His lips thin. “I’ll get back to you one that. Right now. This. We have security footage of a man entering your father’s room to deliver the coffee,” he says. “No one at the hotel recognizes him. That’s good news. It lends to a suspect other than you.”
“What’s the bad news?”
“He resembles a man we picked up loitering around your building last night.”
Suddenly my father’s poisoning isn’t a singular event and everything I reasoned about Harper’s attack, I start reasoning in another direction. There was no set-up. I just happened to be there to save Harper’s life. I just happened to be there to save my father’s life. There’s a hit list and Harper’s on the list.
I start running.
***
Harper
Blake never shows up. I pace and wait, but ten minutes turns into twenty and then thirty. I could bug Smith again for help, but I don’t. I search Eric’s cabinets and find hot chocolate, which I make. I actually really love that he has hot chocolate, and I try to imagine him at the grocery store making the decision to buy that hot chocolate.
I boil some water in the microwave and make the sweet beverage. I even find marshmallows. I sit down at the island in the kitchen with the bag of marshmallows, the cup and drop a handful inside. I snatch a pad of paper and pen I find in a drawer and I start writing the numbers and letters from that sequence we’d been given by the man by my house. I write them over and over, and they feel familiar. I eat half the bag of marshmallows trying to find the memory in my mind. There’s a memory. There are also enough marshmallows in my stomach to perhaps make it explode.
I stand up and start to pace, which leads me to the living room. I grab one of the Rubik’s cubes Eric uses and start spinning it. What do those numbers and letters mean? What do we deal with all of the time? Parts. VIN numbers. Banks accounts. Badges. I stop walking. A badge. Could it be a badge number? I don’t have my computer, but I saw one in the office. I hurry inside and locate the MacBook on top of the wooden desk. I power it up and use my access codes to enter the Kingston system. I pull up the employee badge numbers and type in our mystery sequence of letters and numbers. Nothing. I sigh. Blake checked this of course, anyway. I wasn’t going to find anything, but something about this premise of a badge number feels right in my mind.

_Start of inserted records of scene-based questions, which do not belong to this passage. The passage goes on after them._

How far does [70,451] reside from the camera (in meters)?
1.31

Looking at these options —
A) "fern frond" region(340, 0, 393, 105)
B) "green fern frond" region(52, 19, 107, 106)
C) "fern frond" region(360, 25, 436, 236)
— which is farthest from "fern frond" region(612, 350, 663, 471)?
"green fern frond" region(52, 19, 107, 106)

Frustrated, I decided maybe I’ll just ask Smith to nudge Blake. I’m close to something. I feel like if I had his tech expertise with me right now, I could figure this out. I hope. It’s worth a try and I have to do something to keep my mind off the fact that Eric is with his father. If I let myself get lost in that thought, I’d picture his father dead right now.
I stand up, exit the living room and head to the door. I open it and oddly, Smith isn’t there. A chill runs down my spine. Something feels wrong about this. Something feels very wrong. I shut the door and lean against it. I lock the door, my instincts shouting at me. I dial Eric, but he doesn’t answer. Smith had to go to the bathroom. He took a bathroom break. I grab the coat Mia bought me and put it on. My gut is telling me to run and I don’t know why. If I open this door and he’s not out there, I’m listening to it. I’m leaving. I’ll hide. I’ll go to the Walker offices. I google their address and find the walk will be short. I have a plan. I’m probably being paranoid, but I can’t seem to
fight this need to escape.
I open the door again and this time I’m not alone.
CHAPTER THIRTY-SEVEN
Harper
“Eric,” I breathe out and any relief I feel is momentary as I take in the hard lines and shadows of his face. “What’s happening?”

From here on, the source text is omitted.